-- DATA EXCERPTS start --
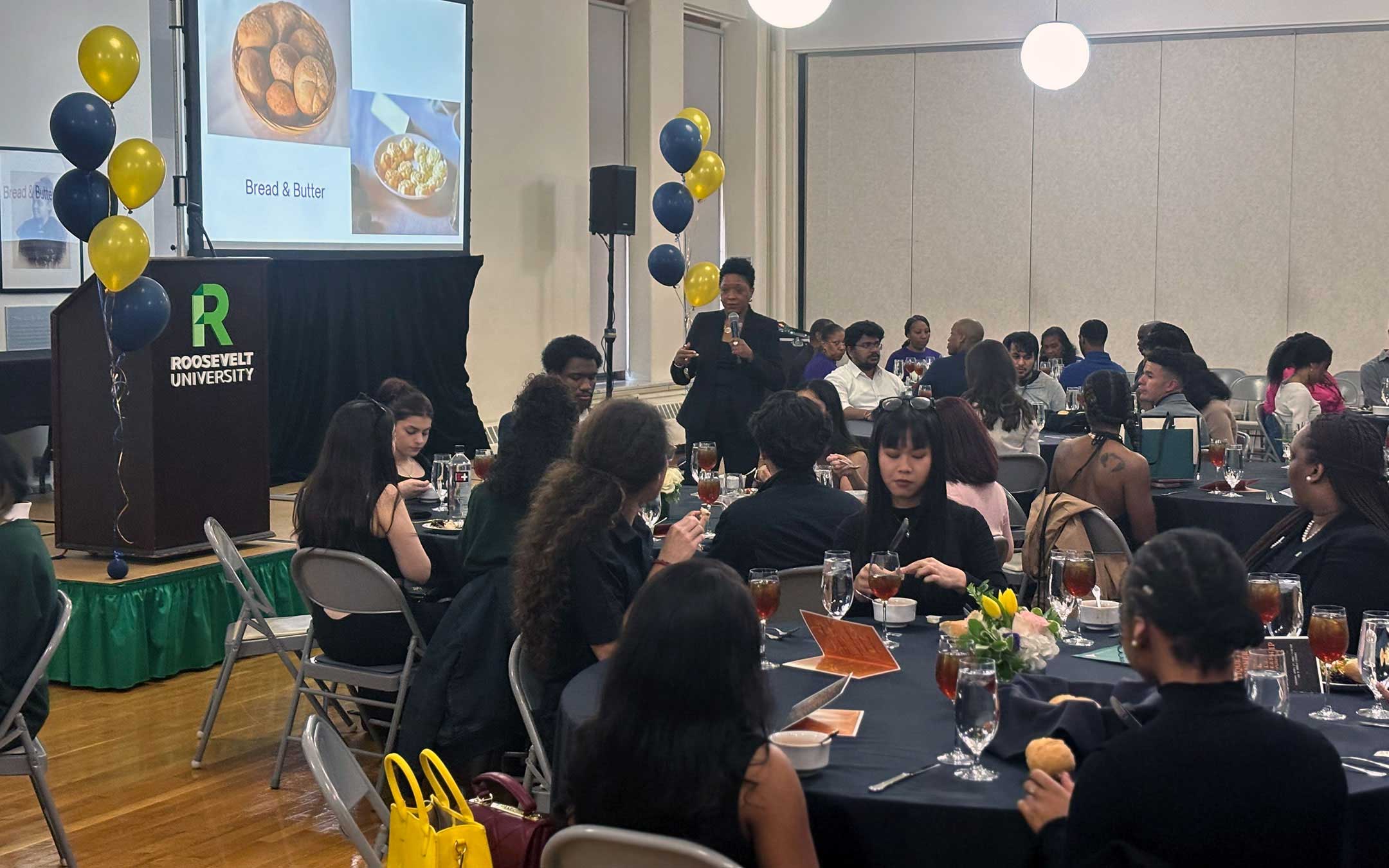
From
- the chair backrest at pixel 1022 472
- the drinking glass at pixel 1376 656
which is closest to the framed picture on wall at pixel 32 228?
the chair backrest at pixel 1022 472

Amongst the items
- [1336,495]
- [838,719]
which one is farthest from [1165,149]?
[838,719]

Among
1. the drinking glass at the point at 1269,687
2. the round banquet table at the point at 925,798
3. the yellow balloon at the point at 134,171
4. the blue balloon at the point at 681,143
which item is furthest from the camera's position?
the blue balloon at the point at 681,143

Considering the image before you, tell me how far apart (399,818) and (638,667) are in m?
0.58

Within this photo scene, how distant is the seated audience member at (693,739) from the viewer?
2.02 metres

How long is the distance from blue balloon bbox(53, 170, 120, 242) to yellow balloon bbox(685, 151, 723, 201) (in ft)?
16.2

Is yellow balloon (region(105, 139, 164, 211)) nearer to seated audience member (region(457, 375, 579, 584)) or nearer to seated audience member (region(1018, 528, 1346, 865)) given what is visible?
seated audience member (region(457, 375, 579, 584))

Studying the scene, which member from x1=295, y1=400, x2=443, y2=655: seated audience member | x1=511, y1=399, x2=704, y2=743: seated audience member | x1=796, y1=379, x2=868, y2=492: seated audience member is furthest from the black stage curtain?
x1=511, y1=399, x2=704, y2=743: seated audience member

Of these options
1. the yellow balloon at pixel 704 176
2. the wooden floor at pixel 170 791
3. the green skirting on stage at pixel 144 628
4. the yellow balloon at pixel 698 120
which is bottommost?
the wooden floor at pixel 170 791

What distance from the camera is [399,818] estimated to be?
2.34m

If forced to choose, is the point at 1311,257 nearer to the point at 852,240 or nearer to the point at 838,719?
the point at 852,240

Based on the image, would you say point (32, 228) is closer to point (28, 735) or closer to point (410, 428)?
point (410, 428)

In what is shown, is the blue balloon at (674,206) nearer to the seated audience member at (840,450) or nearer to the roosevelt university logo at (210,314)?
the roosevelt university logo at (210,314)

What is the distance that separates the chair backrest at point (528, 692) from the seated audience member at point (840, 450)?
2.39m

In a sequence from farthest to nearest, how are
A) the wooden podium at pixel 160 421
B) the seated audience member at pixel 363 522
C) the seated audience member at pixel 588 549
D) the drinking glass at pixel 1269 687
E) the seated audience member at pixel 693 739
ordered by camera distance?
1. the wooden podium at pixel 160 421
2. the seated audience member at pixel 363 522
3. the seated audience member at pixel 588 549
4. the drinking glass at pixel 1269 687
5. the seated audience member at pixel 693 739
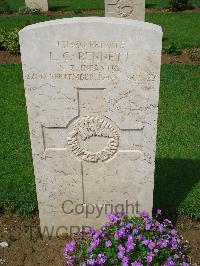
-- DATA EXCERPTS end --
__WHAT YOU ARE ASKED TO DO__. List each line in the dataset items above that contains the word "which".

__FINISHED ANSWER__.
which is closest to the framed picture on wall at pixel 32 228?
which one is farthest from [1165,149]?
which item is furthest from the camera's position?
Studying the scene, which member from x1=295, y1=400, x2=443, y2=655: seated audience member | x1=511, y1=399, x2=704, y2=743: seated audience member | x1=796, y1=379, x2=868, y2=492: seated audience member is furthest from the black stage curtain?
which is bottommost?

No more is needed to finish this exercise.